期刊名称:Proceedings of the National Academy of Sciences
印刷版ISSN:0027-8424
电子版ISSN:1091-6490
出版年度:2017
卷号:114
期号:34
页码:E7131-E7139
DOI:10.1073/pnas.1705848114
语种:English
出版社:The National Academy of Sciences of the United States of America
摘要:EGR1 is an early growth response zinc finger transcription factor with broad actions, including in differentiation, mitogenesis, tumor suppression, and neuronal plasticity. Here we demonstrate that Egr1 −/− mice on the C57BL/6 background have normal eyelid development, but back-crossing to BALB/c background for four or five generations resulted in defective eyelid development by day E15.5, at which time EGR1 was expressed in eyelids of WT mice.
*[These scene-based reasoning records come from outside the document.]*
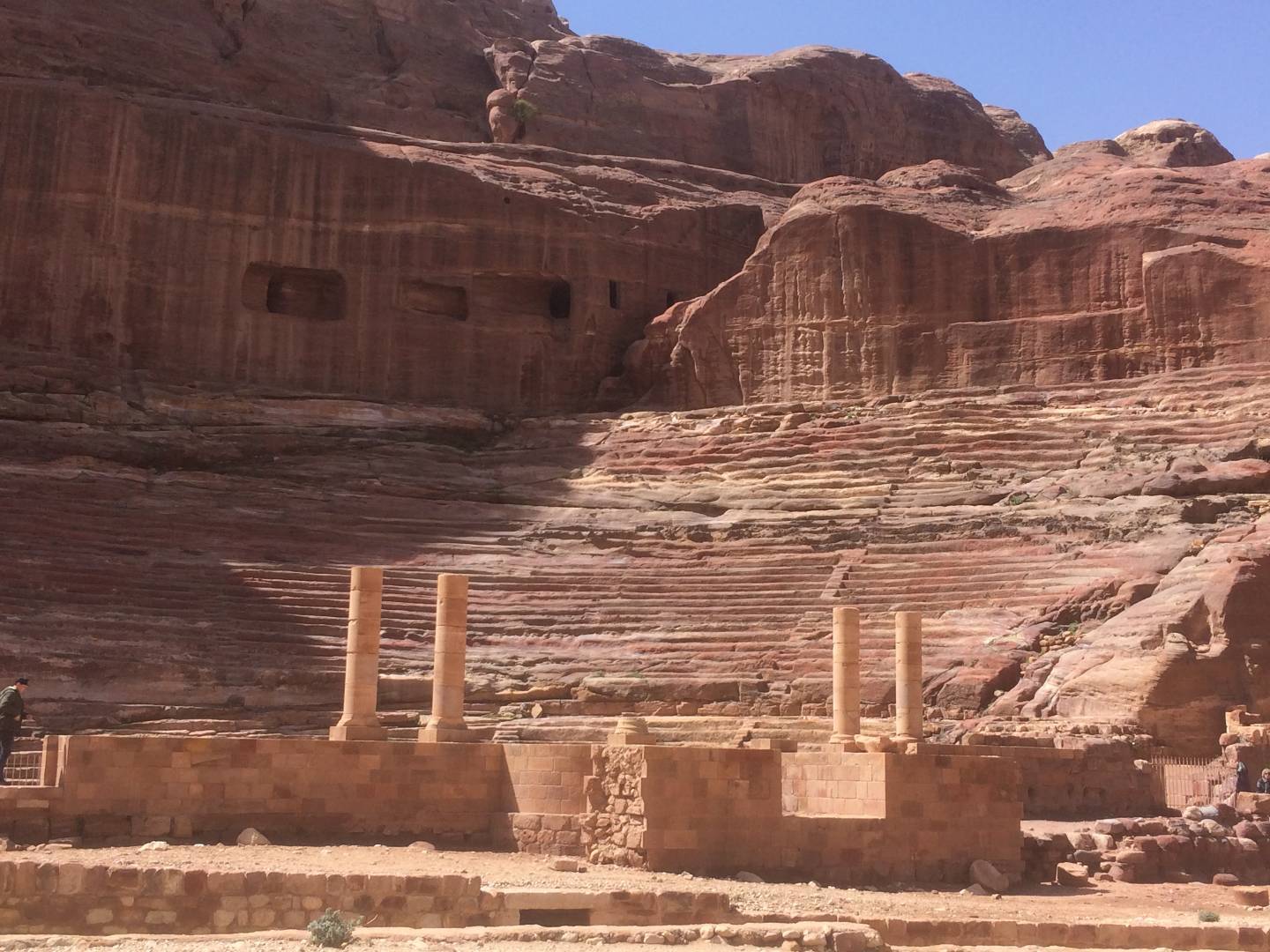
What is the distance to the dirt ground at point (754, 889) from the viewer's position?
12.7m

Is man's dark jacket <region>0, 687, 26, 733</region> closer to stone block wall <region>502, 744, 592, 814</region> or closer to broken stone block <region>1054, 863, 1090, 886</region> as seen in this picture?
stone block wall <region>502, 744, 592, 814</region>

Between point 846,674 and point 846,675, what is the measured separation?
1 centimetres

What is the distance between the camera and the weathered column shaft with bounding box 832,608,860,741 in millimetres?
19203

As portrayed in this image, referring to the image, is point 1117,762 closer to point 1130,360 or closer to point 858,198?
point 1130,360

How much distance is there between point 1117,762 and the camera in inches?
764

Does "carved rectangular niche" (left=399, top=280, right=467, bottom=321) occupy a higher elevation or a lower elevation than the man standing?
higher

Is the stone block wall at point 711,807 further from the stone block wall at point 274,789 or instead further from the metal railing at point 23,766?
the metal railing at point 23,766

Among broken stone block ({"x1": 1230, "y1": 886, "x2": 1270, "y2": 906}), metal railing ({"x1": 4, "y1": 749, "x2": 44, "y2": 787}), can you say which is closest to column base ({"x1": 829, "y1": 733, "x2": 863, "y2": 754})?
broken stone block ({"x1": 1230, "y1": 886, "x2": 1270, "y2": 906})

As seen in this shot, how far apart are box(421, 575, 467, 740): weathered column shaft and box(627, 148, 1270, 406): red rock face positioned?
18842 mm

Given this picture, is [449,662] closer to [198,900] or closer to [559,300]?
[198,900]

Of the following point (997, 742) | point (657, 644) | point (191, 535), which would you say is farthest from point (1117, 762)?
point (191, 535)

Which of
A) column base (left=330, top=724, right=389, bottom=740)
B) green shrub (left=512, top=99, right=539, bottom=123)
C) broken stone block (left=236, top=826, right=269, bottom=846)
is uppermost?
green shrub (left=512, top=99, right=539, bottom=123)

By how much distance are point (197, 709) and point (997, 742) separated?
9.95 meters

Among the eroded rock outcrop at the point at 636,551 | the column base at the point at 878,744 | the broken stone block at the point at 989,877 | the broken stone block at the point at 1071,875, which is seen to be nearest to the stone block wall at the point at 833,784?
the column base at the point at 878,744
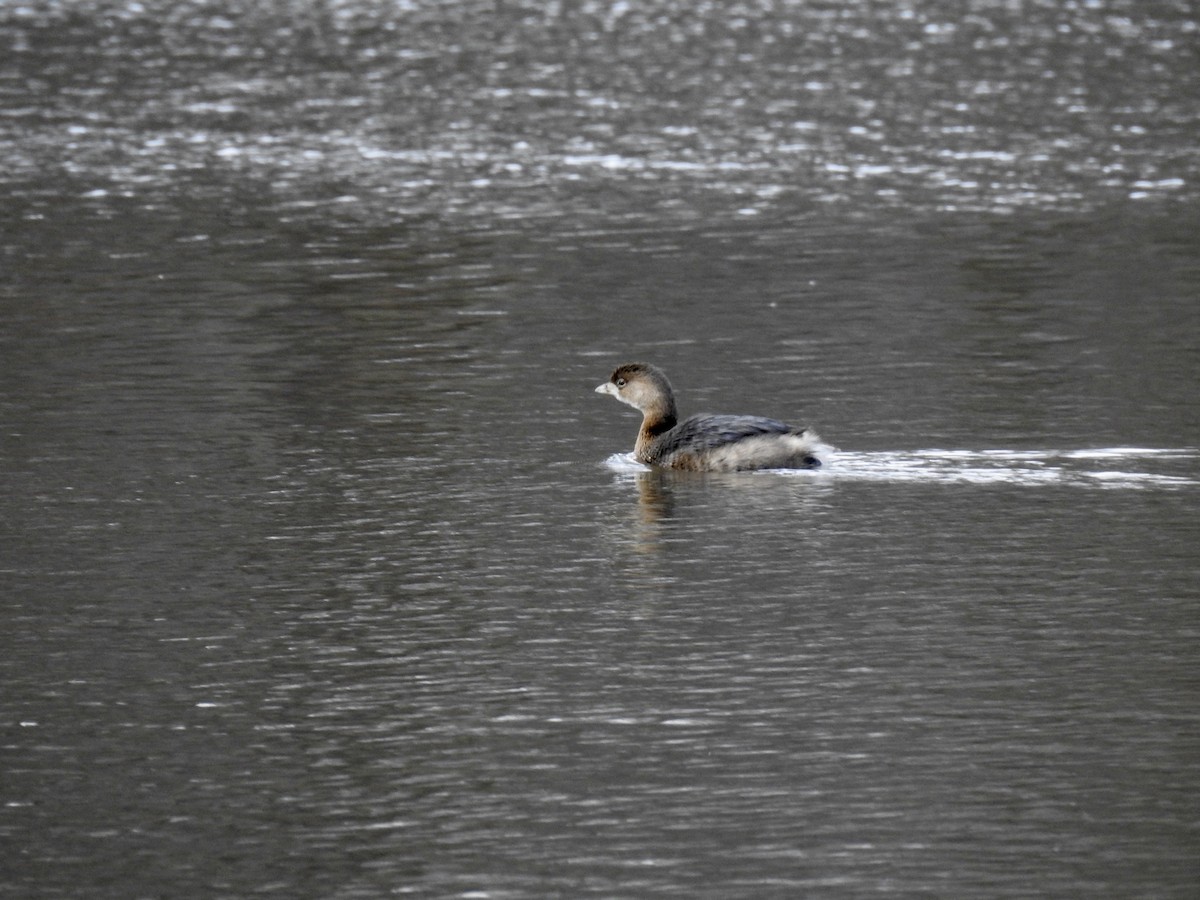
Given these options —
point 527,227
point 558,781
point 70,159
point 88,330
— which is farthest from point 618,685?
point 70,159

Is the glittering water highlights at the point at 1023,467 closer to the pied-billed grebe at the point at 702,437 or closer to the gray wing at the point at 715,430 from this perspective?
the pied-billed grebe at the point at 702,437

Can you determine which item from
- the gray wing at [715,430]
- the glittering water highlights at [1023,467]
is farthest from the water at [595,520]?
the gray wing at [715,430]

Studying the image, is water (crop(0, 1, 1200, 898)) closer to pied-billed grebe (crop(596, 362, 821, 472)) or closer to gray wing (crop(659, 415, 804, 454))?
pied-billed grebe (crop(596, 362, 821, 472))

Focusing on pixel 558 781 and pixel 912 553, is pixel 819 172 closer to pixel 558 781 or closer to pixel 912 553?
pixel 912 553

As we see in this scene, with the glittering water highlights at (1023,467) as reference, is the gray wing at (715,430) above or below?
above

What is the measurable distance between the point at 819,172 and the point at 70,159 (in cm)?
1086

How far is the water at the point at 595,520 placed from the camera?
9.21m

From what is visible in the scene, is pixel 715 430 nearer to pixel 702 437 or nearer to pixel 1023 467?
pixel 702 437

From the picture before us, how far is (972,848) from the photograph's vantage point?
28.9ft

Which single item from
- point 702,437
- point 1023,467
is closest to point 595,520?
point 702,437

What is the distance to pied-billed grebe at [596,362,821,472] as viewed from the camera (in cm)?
1535

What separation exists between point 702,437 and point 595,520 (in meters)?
1.72

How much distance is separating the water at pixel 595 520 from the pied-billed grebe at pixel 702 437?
0.20m

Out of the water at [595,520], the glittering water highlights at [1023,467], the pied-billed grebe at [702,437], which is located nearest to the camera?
the water at [595,520]
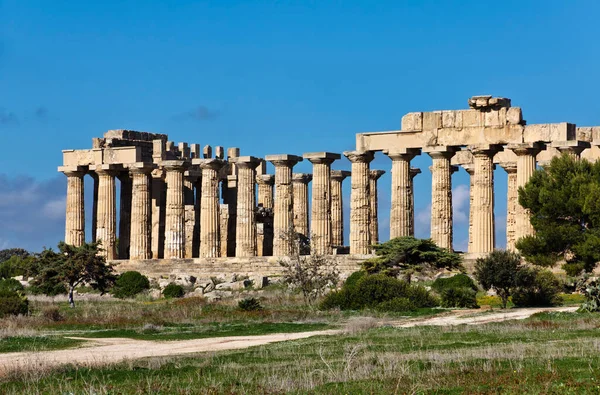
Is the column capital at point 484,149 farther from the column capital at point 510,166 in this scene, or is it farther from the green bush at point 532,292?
the green bush at point 532,292

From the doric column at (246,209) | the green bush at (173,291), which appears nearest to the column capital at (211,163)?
the doric column at (246,209)

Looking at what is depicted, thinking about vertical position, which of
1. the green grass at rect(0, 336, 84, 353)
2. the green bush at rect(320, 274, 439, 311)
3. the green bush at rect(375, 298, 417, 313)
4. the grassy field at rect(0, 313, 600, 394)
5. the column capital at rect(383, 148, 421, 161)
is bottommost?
the grassy field at rect(0, 313, 600, 394)

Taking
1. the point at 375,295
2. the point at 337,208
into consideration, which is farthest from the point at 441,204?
the point at 375,295

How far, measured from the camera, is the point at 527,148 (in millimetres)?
59406

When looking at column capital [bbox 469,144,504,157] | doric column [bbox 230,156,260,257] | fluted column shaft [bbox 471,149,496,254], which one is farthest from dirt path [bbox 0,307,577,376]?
doric column [bbox 230,156,260,257]

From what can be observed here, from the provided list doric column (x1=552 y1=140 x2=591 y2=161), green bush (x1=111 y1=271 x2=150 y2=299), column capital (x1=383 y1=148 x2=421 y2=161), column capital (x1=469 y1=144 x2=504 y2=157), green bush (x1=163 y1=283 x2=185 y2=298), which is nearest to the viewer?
doric column (x1=552 y1=140 x2=591 y2=161)

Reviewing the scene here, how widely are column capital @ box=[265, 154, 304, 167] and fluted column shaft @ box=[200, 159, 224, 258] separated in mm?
4260

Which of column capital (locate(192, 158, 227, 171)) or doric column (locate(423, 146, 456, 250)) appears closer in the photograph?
doric column (locate(423, 146, 456, 250))

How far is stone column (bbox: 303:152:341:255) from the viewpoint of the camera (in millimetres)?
67688

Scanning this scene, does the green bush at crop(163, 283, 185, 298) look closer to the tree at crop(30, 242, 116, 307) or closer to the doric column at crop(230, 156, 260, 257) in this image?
the tree at crop(30, 242, 116, 307)

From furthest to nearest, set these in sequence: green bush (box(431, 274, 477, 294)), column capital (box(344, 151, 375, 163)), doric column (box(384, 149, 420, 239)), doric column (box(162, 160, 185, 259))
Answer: doric column (box(162, 160, 185, 259))
column capital (box(344, 151, 375, 163))
doric column (box(384, 149, 420, 239))
green bush (box(431, 274, 477, 294))

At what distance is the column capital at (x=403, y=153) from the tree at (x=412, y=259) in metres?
6.16

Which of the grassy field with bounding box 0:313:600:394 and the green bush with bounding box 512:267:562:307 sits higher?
the green bush with bounding box 512:267:562:307

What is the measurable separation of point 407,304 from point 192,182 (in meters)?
34.3
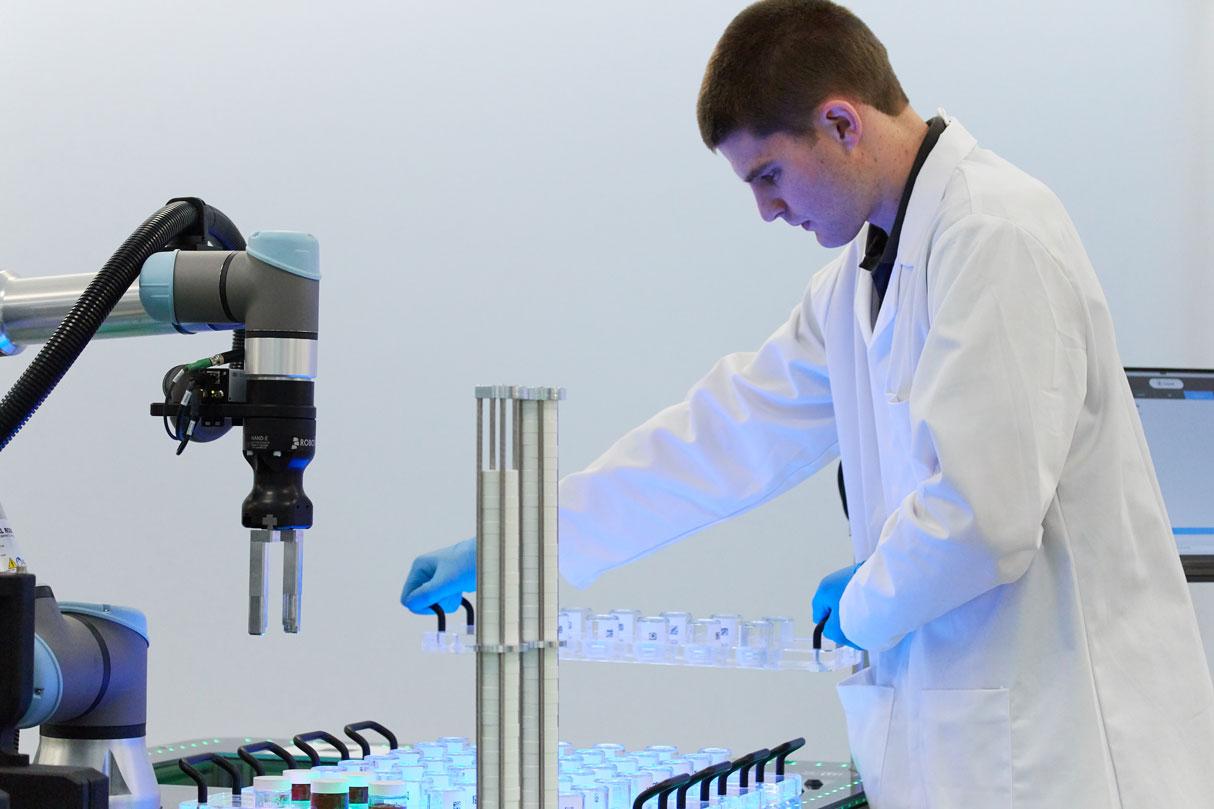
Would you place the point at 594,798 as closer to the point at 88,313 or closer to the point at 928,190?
the point at 88,313

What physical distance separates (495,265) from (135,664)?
265 cm

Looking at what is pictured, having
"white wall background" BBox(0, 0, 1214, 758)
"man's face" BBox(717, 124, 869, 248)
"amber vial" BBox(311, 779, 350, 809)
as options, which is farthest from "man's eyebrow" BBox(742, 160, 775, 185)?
"white wall background" BBox(0, 0, 1214, 758)

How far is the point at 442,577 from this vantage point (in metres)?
1.71

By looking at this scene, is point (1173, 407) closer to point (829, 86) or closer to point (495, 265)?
point (829, 86)

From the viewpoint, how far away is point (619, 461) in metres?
2.00

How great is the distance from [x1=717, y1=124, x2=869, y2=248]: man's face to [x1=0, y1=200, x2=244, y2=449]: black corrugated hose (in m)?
0.66

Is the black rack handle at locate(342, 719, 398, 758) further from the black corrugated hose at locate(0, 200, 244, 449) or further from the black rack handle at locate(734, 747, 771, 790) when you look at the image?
the black corrugated hose at locate(0, 200, 244, 449)

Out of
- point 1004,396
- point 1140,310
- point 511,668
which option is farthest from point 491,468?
point 1140,310

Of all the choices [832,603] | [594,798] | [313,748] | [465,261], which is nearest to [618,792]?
[594,798]

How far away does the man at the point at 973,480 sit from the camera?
55.6 inches

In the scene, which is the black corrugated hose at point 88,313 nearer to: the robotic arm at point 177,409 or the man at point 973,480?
the robotic arm at point 177,409

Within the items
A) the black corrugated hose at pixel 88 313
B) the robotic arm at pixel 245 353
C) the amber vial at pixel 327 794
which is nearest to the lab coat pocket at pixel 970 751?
the amber vial at pixel 327 794

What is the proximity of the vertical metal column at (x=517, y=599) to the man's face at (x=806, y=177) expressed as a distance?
2.30ft

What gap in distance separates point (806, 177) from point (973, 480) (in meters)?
0.45
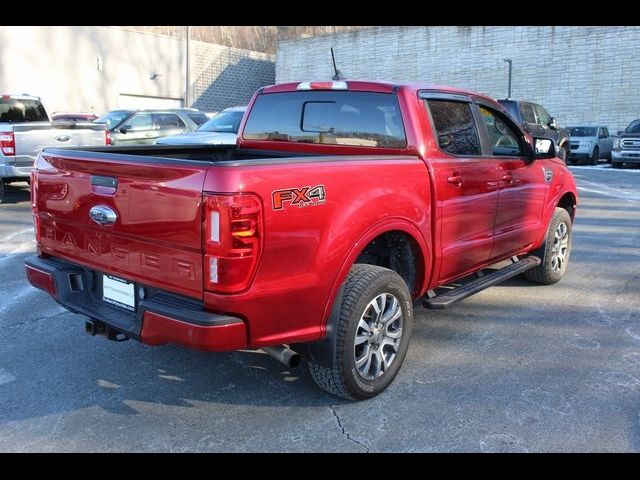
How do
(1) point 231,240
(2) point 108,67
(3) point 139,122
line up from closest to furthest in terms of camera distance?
(1) point 231,240, (3) point 139,122, (2) point 108,67

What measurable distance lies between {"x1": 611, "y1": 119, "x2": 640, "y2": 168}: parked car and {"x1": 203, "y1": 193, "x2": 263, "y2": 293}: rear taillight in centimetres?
2062

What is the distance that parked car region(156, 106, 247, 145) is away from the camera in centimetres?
1106

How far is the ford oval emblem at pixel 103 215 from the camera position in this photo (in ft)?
10.6

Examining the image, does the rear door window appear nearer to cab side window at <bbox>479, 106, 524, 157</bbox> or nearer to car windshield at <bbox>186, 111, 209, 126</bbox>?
car windshield at <bbox>186, 111, 209, 126</bbox>

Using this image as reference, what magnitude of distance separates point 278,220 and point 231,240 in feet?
0.88

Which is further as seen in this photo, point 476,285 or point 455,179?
point 476,285

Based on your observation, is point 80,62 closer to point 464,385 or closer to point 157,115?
point 157,115

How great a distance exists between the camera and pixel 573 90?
110 ft

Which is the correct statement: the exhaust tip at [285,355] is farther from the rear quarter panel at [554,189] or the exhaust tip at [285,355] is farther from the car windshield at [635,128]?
the car windshield at [635,128]

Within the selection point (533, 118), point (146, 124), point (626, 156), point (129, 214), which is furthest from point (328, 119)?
point (626, 156)

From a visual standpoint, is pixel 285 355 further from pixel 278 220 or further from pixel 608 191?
pixel 608 191

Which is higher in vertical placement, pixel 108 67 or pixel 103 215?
pixel 108 67

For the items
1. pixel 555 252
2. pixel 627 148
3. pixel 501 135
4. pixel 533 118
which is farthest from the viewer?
pixel 627 148

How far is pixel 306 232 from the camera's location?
305cm
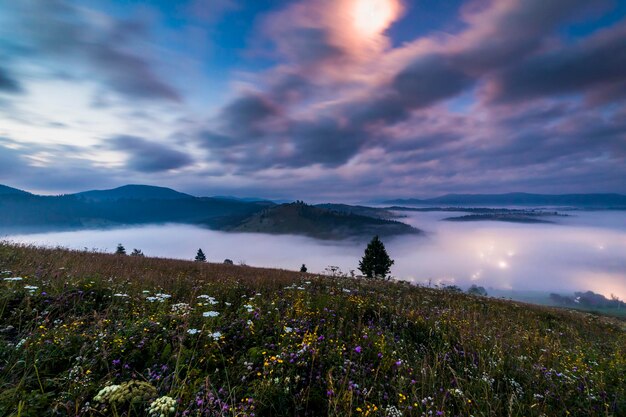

Defective eyelid formation correlated with profound ocular anomalies evident by postnatal days 1–4, including severe cryptophthalmos, microphthalmia or anophthalmia, retinal dysplasia, keratitis, corneal neovascularization, cataracts, and calcification. The BALB/c albino phenotype-associated Tyr c tyrosinase mutation appeared to contribute to the phenotype, because crossing the independent Tyr c-2J allele to Egr1 −/− C57BL/6 mice also produced ocular abnormalities, albeit less severe than those in Egr1 −/− BALB/c mice. Thus EGR1, in a genetic background-dependent manner, plays a critical role in mammalian eyelid development and closure, with subsequent impact on ocular integrity.